I'm reading this guide about network programming, which I'm liking a lot: https://beej.us/guide/bgnet/html/split/slightly-advanced-techniques.html#serialization
I'm confused about something though. In this section about serialization, he talks about serializing ints for byte-ordering reasons, which makes sense to me, but he also includes these two functions pack754 and unpack754 for serializing floats in IEEE-754 format.
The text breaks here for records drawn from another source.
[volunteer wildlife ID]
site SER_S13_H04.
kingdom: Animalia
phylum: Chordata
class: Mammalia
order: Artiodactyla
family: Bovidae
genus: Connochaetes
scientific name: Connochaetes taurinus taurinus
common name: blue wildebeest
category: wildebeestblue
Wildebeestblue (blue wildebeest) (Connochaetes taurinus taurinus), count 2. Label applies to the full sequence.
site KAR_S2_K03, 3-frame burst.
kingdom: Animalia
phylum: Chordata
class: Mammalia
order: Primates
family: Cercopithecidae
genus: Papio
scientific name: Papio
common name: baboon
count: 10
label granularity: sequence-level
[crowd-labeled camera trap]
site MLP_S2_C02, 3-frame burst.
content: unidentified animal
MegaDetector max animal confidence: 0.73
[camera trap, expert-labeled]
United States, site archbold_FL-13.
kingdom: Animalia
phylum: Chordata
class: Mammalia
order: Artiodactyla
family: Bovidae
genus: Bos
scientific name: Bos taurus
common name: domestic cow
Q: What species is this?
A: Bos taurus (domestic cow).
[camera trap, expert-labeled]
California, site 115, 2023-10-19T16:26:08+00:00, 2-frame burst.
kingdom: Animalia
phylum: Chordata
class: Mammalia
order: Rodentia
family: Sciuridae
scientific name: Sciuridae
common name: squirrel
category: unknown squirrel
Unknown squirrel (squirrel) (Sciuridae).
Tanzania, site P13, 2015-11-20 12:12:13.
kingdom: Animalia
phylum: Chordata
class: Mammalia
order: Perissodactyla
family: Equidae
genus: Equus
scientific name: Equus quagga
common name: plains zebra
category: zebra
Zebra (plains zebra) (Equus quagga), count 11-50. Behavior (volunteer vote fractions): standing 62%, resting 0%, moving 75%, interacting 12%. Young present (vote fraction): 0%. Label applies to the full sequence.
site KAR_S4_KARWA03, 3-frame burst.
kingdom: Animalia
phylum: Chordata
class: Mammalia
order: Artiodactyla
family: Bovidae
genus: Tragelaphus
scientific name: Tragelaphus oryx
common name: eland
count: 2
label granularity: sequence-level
uint64_t pack754(long double f, unsigned bits, unsigned expbits)
{
long double fnorm;
int shift;
long long sign, exp, significand;
unsigned significandbits = bits - expbits - 1; // -1 for sign bit
if (f == 0.0) return 0; // get this special case out of the way
// check sign and begin normalization
if (f < 0) { sign = 1; fnorm = -f; }
else { sign = 0; fnorm = f; }
// get the normalized form of f and track the exponent
shift = 0;
while(fnorm >= 2.0) { fnorm /= 2.0; shift++; }
while(fnorm < 1.0) { fnorm *= 2.0; shift--; }
fnorm = fnorm - 1.0;
// calculate the binary form (non-float) of the significand data
significand = fnorm * ((1LL<<significandbits) + 0.5f);
// get the biased exponent
exp = shift + ((1<<(expbits-1)) - 1); // shift + bias
// return the final answer
return (sign<<(bits-1)) | (exp<<(bits-expbits-1)) | significand;
}
long double unpack754(uint64_t i, unsigned bits, unsigned expbits)
{
long double result;
long long shift;
unsigned bias;
unsigned significandbits = bits - expbits - 1; // -1 for sign bit
if (i == 0) return 0.0;
// pull the significand
result = (i&((1LL<<significandbits)-1)); // mask
result /= (1LL<<significandbits); // convert back to float
result += 1.0f; // add the one back on
// deal with the exponent
bias = (1<<(expbits-1)) - 1;
shift = ((i>>significandbits)&((1LL<<expbits)-1)) - bias;
while(shift > 0) { result *= 2.0; shift--; }
while(shift < 0) { result /= 2.0; shift++; }
// sign it
result *= (i>>(bits-1))&1? -1.0: 1.0;
return result;
}
What I'm confused about is that these functions work by looking at the first bit for the sign, then the next X bits for the exponent, then the next Y bits for the mantissa. So doesn't that mean the float has to already be in IEEE-754 format on the host machine for this to work?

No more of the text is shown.